2015 NEW VOICES – Emerging Poets Competition
The Divine Muses Poetry Reading and Penguin Random House New Zealand are pleased to announce the winner, runner up and highly commended entries in the 2015 NEW VOICES – Emerging Poets Competition.
The winner of the 2015 NEW VOICES – Emerging Poets Competition is Manukau Institute of Technology student Ria Masae for her poem, ‘Native Rivalry’. Writing of the winning entry, our judge commented, “I chose this poem as the winner because it is a beautiful poem, with layers I can ruminate on, and though I read this poem over and over, I never tired of it, in fact I always found a little something more to enjoy each time. It is a sharp observation, yet written with affection, and is very easy to love.”

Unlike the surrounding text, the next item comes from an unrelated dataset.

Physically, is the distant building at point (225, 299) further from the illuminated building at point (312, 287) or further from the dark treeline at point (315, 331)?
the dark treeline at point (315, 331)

Our huge congratulations to Ria who holds a BA from the University of Auckland, and is currently studying towards a BCA at MIT. Her work has been accepted for publication by Blackmail Press, Potroast, Ika,and Otoliths. She is a member of SAPC (South Auckland Poets Collective).
Runner up this year was Auckland University of Technology Masters in Creative Writing graduate, Georgina Monro for her poem, ‘Student Nurse’. This, says Allan, “is a compassionate poem, which utilises figurative language to express modes of communication in unusual forms.”
Monro is a graduate of the Masters in Creative Writing program at Auckland University of Technology. She has been a finalist in the Going West Poetry Slam and the Auckland Writers and Readers Festival Slam.
Additionally there were two Highly-Commended entries are, ‘Murmur’ by Auckland University Philosophy graduate, Sahanika Ratnayake and ‘Colour me true’ by Michelle Chote who is in her 2nd year of study in Italian and French.
Ria Masae and Georgina Monro join our winners and runners up, many of whom have gone onto have work widely published in journals here and overseas, including Elizabeth Welsh, Elizabeth Morton and Rosetta Allan.
There were over 70 entries to this year’s competition. Of those works submitted, Allan said, “The breadth of subject matter was vast, and the forms of poetry went from Rhyming iambic pentameter, right through to freeverse.”